Extracted records
*-*-*

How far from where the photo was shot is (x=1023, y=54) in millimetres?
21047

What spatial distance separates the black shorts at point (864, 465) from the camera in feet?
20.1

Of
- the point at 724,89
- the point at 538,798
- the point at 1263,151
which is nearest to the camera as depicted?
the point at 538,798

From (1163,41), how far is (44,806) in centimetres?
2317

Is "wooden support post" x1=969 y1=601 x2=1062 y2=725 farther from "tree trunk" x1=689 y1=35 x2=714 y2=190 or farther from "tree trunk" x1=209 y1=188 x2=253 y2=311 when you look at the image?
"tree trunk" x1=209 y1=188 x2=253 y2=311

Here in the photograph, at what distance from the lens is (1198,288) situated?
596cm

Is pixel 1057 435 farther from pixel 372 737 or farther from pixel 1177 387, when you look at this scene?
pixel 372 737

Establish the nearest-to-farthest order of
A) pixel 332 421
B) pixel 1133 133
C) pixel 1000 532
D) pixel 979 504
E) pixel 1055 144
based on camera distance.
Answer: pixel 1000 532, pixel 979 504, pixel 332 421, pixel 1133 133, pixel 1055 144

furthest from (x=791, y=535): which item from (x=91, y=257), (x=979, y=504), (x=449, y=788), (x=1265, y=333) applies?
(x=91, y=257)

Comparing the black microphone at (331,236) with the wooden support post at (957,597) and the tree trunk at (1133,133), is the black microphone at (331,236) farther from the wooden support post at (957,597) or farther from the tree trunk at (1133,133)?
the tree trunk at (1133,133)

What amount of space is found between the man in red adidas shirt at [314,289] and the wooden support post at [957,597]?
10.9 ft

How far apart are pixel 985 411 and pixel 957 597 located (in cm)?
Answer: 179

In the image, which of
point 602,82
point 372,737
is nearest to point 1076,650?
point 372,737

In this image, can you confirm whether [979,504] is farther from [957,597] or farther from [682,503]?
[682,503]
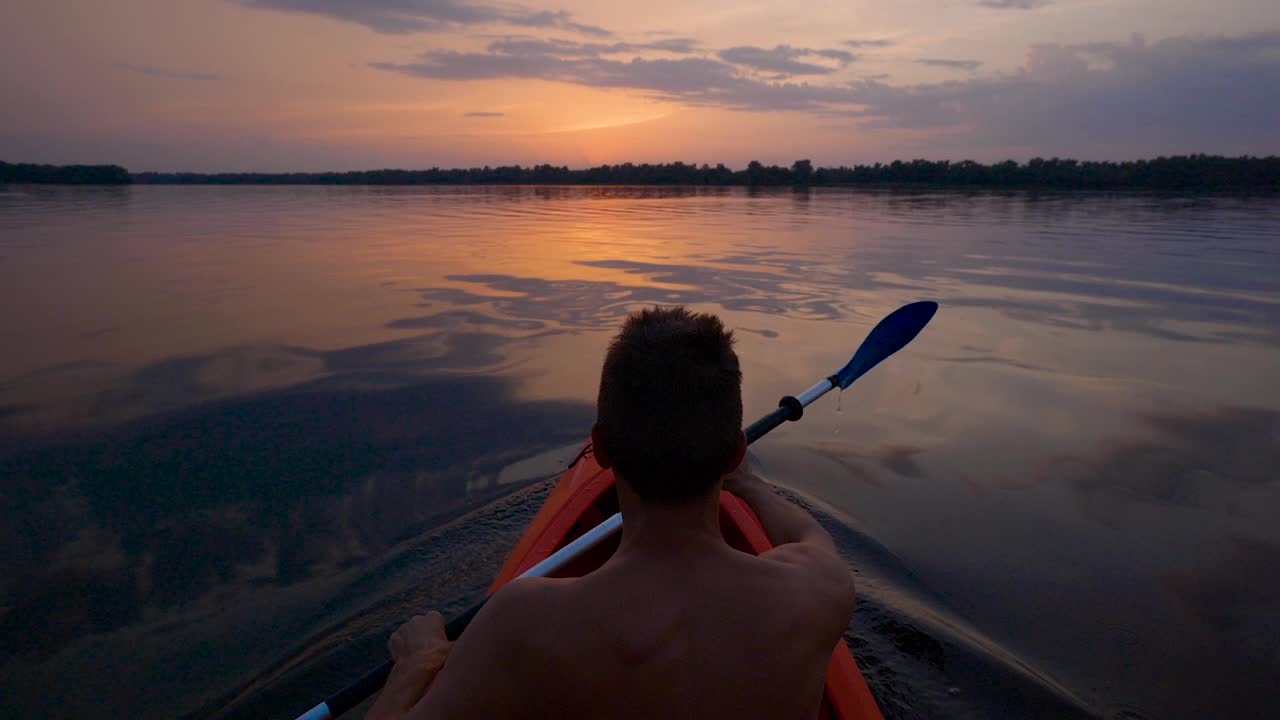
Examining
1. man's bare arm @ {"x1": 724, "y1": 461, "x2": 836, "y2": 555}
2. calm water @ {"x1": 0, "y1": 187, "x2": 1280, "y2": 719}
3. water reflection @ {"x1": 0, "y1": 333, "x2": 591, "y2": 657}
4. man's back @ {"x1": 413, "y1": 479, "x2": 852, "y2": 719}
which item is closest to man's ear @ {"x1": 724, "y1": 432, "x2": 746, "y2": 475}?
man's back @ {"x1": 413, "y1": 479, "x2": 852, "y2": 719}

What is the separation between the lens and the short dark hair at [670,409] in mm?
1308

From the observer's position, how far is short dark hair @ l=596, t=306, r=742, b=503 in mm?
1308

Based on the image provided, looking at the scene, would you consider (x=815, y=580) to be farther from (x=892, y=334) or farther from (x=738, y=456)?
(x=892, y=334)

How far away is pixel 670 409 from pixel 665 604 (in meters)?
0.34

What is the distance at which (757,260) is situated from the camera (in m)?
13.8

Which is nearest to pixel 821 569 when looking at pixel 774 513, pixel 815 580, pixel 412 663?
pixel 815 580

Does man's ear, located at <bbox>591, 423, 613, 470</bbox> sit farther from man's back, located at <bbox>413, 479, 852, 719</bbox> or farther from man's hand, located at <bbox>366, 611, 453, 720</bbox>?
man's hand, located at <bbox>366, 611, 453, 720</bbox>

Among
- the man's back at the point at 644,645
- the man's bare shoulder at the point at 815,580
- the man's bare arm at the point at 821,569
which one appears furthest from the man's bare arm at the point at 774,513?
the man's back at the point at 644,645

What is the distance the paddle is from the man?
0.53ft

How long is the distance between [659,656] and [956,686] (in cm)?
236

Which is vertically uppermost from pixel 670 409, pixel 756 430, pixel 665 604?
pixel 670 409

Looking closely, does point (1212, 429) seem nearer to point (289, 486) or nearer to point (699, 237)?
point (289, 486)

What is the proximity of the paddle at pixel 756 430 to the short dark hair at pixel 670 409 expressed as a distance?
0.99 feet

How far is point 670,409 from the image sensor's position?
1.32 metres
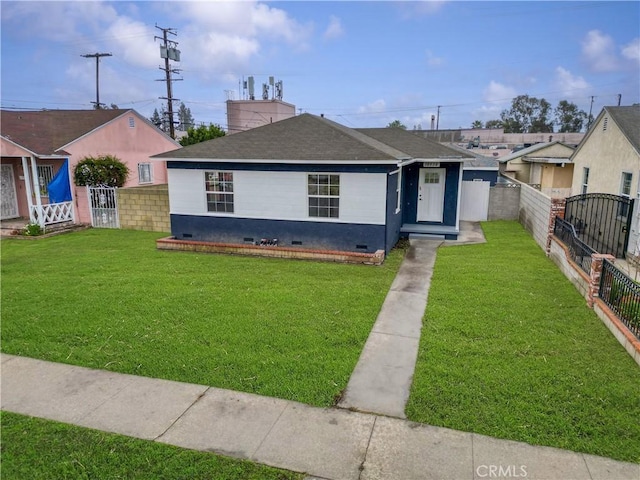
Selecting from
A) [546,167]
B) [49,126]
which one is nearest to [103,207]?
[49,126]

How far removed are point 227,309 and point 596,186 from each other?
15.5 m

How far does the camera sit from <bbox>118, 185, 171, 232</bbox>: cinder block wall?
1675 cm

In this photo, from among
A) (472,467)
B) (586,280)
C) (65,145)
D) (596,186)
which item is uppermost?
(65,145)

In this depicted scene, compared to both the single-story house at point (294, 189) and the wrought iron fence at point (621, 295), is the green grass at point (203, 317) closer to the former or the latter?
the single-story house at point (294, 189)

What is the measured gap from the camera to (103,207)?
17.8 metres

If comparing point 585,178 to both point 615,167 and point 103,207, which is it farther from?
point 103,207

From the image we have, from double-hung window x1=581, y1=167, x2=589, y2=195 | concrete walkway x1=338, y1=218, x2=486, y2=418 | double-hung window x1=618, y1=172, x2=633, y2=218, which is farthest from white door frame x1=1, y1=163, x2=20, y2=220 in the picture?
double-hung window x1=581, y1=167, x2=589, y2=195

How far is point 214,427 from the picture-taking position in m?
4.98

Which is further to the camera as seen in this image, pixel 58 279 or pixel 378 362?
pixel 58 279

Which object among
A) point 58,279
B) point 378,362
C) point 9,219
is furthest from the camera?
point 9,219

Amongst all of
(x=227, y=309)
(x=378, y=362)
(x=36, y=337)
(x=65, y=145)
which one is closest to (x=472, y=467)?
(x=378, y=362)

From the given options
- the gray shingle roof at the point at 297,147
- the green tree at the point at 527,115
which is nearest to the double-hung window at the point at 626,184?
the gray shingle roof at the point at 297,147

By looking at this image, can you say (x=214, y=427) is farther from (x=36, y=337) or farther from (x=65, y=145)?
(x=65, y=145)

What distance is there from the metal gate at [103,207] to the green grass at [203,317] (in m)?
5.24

*-*-*

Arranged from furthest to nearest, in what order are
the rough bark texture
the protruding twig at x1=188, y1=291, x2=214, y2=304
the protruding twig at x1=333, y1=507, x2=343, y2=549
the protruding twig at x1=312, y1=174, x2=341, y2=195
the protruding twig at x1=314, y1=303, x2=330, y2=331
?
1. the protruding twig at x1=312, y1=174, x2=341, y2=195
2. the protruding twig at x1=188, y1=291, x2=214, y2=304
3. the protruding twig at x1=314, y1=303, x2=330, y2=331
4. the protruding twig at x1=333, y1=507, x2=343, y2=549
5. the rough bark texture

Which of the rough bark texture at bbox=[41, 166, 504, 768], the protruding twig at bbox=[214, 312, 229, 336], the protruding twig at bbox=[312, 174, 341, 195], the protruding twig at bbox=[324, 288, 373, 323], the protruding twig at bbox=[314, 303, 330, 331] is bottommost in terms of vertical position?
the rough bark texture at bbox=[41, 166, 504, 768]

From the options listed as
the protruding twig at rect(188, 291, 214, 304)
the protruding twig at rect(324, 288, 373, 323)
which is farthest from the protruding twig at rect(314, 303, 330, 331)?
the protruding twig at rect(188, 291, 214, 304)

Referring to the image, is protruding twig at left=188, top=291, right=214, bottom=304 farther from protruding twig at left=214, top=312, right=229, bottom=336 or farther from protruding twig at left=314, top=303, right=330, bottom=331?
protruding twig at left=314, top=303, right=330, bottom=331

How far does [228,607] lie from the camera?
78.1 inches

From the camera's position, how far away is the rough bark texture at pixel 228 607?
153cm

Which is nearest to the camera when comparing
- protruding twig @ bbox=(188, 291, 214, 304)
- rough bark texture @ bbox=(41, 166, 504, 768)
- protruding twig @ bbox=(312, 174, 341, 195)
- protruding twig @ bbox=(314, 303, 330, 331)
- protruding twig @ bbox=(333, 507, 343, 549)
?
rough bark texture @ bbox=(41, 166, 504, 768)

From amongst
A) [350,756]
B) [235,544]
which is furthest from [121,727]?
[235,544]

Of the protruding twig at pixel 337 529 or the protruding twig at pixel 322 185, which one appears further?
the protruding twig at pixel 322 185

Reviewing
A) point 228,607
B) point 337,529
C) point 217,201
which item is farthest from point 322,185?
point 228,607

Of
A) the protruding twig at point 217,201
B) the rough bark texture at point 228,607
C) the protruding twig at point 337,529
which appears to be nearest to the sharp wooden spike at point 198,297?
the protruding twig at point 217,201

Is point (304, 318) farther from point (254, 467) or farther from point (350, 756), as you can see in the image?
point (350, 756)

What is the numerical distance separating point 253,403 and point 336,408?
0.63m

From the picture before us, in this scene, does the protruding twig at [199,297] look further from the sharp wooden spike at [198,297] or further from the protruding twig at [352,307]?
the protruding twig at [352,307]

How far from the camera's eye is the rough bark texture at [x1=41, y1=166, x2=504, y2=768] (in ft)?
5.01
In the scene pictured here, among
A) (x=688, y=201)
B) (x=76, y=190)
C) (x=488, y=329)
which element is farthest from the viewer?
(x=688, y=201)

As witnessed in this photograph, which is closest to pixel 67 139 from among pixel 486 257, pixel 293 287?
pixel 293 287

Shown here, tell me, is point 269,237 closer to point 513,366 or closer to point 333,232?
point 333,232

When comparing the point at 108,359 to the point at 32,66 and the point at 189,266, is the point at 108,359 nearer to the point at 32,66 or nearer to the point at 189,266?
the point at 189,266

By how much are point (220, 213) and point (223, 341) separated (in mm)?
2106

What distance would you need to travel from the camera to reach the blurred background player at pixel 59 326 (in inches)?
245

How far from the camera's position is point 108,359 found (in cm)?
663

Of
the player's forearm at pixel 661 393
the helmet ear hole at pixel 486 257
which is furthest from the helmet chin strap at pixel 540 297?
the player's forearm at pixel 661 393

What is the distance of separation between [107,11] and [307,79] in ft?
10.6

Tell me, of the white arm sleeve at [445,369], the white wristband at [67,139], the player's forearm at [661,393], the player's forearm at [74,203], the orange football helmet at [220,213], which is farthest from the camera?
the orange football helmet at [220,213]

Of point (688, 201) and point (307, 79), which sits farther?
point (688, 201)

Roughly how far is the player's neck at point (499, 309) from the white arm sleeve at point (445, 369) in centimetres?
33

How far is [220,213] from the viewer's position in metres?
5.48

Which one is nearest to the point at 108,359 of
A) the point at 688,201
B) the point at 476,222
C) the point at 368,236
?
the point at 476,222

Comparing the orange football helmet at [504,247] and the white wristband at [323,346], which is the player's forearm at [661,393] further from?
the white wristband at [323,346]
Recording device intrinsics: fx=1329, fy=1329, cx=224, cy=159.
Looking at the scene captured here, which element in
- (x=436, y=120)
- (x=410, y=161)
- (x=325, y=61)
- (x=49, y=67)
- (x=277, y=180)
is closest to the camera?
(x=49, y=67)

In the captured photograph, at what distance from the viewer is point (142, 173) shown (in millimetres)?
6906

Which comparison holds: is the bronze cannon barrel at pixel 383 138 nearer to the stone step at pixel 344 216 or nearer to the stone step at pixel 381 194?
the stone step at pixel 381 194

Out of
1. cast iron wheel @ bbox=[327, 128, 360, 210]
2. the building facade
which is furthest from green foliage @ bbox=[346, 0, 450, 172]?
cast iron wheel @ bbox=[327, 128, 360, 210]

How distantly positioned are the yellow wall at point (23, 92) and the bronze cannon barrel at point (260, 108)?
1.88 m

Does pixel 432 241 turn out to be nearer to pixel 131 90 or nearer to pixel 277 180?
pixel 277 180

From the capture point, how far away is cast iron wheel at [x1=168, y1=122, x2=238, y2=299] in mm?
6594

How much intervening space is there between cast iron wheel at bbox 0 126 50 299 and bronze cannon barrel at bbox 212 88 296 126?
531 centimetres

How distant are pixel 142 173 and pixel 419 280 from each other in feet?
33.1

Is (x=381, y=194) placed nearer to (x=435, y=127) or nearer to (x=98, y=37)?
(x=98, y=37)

*-*-*

*YOUR TASK*:
State how many lines in the entries above contain the word "item". Reply with the number alone.

*THE OUTPUT*:
4